Thomas Broadbent is fascinated with astronomy, representing it here through a mosaic process of overlapping sheets of watercolors similar to how NASA produces astronomical photos. The painting in this show is of a prominent lunar crater chain formation on the moon.
Elisabeth Condon imbues eastern brushwork with a western sensibility in spontaneous abstract paintings. Her pours and spills color yield unexpected compositions in which sketches made on travel, vintage textile patterns, and flowers flow in and out of liquidity.
Franklin Evans sifts through art history and “materiality” to create installations about making work, imparting a chaotic, contagious, and obsessively freewheeling pursuit of that experience to the observer.
Jess Fuller attaches flattened volumes of canvas resembling empty and irregular biomorphic shapes or brush strokes to stretched canvas. The paint is sprayed, brushed, stained or stenciled underneath and on top of the applied shapes which often appear pale over saturated grounds and seem to alternate between improvised and planned. The overall effect purveys a merger of what perceive as traditionally masculine and feminine.
David Humphrey’s extreme and fractured visual perspectives come together with a wry wit that juxtaposes and blurs distinctions between figurative and abstract, the organic and geometric. The paintings often have huge brush marks that interact with references drawn from cartoons, family photos and amateur paintings to create stylistically heterogeneous images.

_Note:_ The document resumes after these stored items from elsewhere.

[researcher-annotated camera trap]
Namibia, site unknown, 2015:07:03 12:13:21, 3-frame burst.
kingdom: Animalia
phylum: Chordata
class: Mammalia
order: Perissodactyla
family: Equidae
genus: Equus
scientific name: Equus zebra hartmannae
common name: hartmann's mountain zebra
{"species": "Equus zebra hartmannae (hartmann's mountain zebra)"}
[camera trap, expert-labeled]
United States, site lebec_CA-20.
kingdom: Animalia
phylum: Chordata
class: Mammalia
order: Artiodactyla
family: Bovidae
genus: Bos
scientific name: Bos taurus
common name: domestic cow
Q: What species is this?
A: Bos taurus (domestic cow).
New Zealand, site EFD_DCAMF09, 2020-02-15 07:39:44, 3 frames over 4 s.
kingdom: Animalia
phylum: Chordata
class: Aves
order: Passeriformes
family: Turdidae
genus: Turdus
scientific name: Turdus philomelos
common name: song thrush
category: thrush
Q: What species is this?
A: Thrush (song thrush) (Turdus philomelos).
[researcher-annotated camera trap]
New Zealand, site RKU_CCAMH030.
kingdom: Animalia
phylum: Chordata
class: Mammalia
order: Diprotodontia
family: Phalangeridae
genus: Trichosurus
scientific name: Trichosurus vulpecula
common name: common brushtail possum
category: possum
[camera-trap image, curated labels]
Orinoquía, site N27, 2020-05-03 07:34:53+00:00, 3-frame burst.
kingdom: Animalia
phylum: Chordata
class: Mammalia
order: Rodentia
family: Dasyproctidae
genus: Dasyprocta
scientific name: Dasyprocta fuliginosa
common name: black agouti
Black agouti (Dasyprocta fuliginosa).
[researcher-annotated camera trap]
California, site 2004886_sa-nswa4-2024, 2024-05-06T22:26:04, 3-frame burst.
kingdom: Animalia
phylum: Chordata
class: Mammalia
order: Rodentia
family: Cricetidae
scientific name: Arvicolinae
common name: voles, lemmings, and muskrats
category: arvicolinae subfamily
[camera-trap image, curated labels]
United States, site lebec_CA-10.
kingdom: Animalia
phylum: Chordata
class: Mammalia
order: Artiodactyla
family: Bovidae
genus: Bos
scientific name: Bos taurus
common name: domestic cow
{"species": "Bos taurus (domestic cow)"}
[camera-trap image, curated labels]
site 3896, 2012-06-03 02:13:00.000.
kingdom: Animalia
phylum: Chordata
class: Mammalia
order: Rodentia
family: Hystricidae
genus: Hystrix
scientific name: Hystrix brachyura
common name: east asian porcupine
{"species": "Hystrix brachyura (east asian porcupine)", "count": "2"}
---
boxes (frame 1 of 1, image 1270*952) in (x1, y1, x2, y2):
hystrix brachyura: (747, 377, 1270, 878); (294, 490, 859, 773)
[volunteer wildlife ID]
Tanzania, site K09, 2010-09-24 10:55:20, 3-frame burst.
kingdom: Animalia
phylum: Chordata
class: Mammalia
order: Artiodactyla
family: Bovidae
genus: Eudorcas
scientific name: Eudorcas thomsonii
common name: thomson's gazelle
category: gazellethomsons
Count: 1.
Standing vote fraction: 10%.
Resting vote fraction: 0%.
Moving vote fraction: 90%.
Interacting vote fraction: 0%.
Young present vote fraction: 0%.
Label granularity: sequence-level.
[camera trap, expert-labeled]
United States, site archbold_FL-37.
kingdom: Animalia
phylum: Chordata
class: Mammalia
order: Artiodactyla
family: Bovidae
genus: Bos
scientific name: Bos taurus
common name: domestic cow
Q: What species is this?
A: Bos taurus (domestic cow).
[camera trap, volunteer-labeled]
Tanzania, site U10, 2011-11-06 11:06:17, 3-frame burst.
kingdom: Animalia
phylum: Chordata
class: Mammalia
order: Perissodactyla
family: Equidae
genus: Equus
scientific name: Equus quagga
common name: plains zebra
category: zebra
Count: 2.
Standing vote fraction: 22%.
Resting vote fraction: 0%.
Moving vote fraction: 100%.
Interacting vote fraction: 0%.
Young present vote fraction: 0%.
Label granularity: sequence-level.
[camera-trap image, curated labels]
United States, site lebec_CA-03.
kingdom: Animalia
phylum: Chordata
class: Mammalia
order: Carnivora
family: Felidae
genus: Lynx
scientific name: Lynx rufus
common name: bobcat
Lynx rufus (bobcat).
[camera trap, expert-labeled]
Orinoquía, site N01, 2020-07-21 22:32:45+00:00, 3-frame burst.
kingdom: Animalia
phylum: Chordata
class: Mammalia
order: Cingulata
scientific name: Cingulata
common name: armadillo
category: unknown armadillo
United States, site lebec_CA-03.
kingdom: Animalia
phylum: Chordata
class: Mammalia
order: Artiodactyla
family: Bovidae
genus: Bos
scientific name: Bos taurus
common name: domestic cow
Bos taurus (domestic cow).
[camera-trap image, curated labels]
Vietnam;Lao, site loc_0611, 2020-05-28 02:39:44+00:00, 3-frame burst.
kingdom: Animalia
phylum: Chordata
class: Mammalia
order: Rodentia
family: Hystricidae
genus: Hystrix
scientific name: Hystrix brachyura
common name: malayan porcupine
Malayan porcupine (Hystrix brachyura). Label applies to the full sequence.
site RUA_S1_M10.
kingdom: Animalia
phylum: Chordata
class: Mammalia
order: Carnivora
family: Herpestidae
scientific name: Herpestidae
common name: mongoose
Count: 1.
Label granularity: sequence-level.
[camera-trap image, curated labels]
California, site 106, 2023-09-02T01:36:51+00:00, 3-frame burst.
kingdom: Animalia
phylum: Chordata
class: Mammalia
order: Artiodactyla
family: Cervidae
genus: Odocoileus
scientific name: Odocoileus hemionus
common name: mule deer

Stephen Maine’s layered printing process causes an optical shift in the perception of figure and ground through combining and juxtaposing luminous oppositional colors. The indirect, intentionally imprecise production method emphasizes surface while eliminating the “hand” and its implication of authorship, uniqueness, and control.
Daniel Rosenbaum’s paints using a variety of approaches, but in this show he is showing a painting that involves painting over classical canvas print to bring out the underlying abstract composition through the interweaving of expressionistic brushstrokes. This interplay of analog painting and digital printing techniques causes the viewer to think twice about what is print and what is paint.
Michelle Segre’s sculpture reminds one of American dream- catchers, Calder mobiles, and repurposed everyday materials like bread, rocks, wire, paper mache, and paint. Segre’s work brings us to a meeting place of visionary states, the ancient, the postmodern and a blurring of the homegrown and the manufactured.
Jennifer Sirey grows bacteria, creating a duality between her materials and display that pushes between and protrudes through planes of glass and suggests an otherworldly birth, science fiction, and the feminine. Her process gives the viewer a feeling of being a voyeur, while looking at something a bit sexy and possibly alive.